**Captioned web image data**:

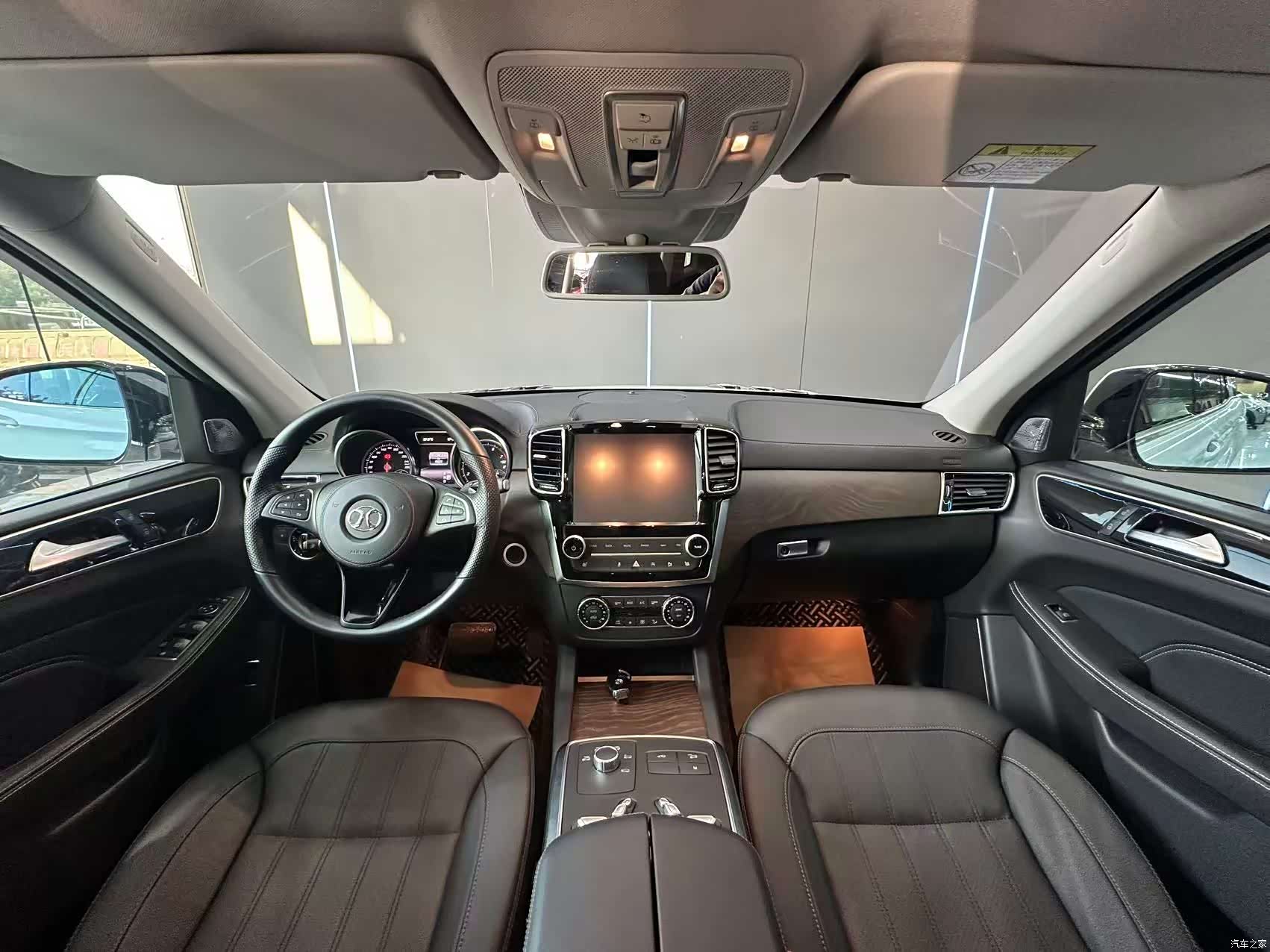 BAIC BJ90, 2023 9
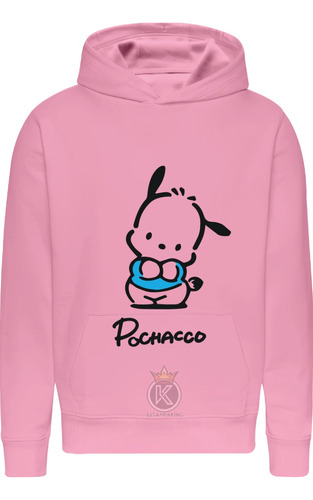 Poleron Pochacco - Hello Kitty - Animado - Estampaking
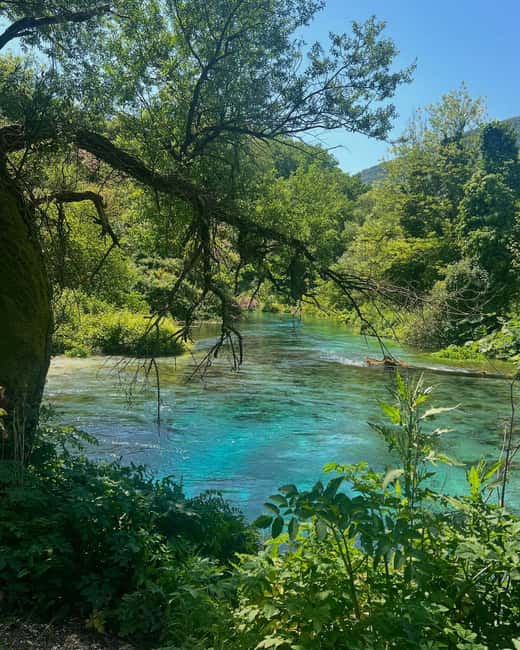 From Vlora:Tepelene Springs, Gjirokaster & Blue Eye Day Tour - Who should book this tour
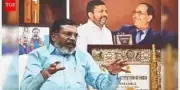 VCK Leader Thirumavalavan Defends Party's Decision to Join TVK Cabinet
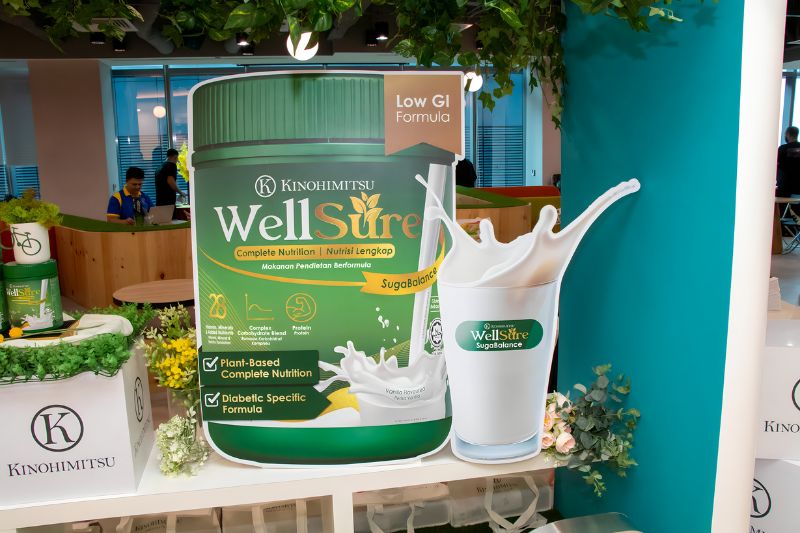 Kinohimitsu Diabetes Awareness Month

**Task requirements**:
Please keep every line of the data the same when you reproduce it, and keep every picture out.

**Solution to this problem**:
 BAIC BJ90, 2023 9
 Poleron Pochacco - Hello Kitty - Animado - Estampaking
 From Vlora:Tepelene Springs, Gjirokaster & Blue Eye Day Tour - Who should book this tour
 VCK Leader Thirumavalavan Defends Party's Decision to Join TVK Cabinet
 Kinohimitsu Diabetes Awareness Month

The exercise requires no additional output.